--- Source data ---

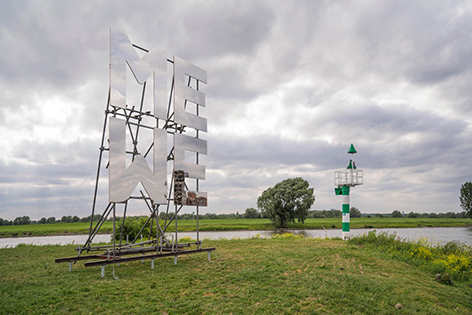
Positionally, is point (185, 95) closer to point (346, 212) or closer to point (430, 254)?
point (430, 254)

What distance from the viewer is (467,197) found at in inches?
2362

---
--- Source data ---

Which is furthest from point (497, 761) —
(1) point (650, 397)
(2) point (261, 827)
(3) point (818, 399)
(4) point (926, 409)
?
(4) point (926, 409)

---

Instruction:
How many lines of the records above contain the string "point"? Matching is case-sensitive; reply with the number alone.

Exercise answer:
8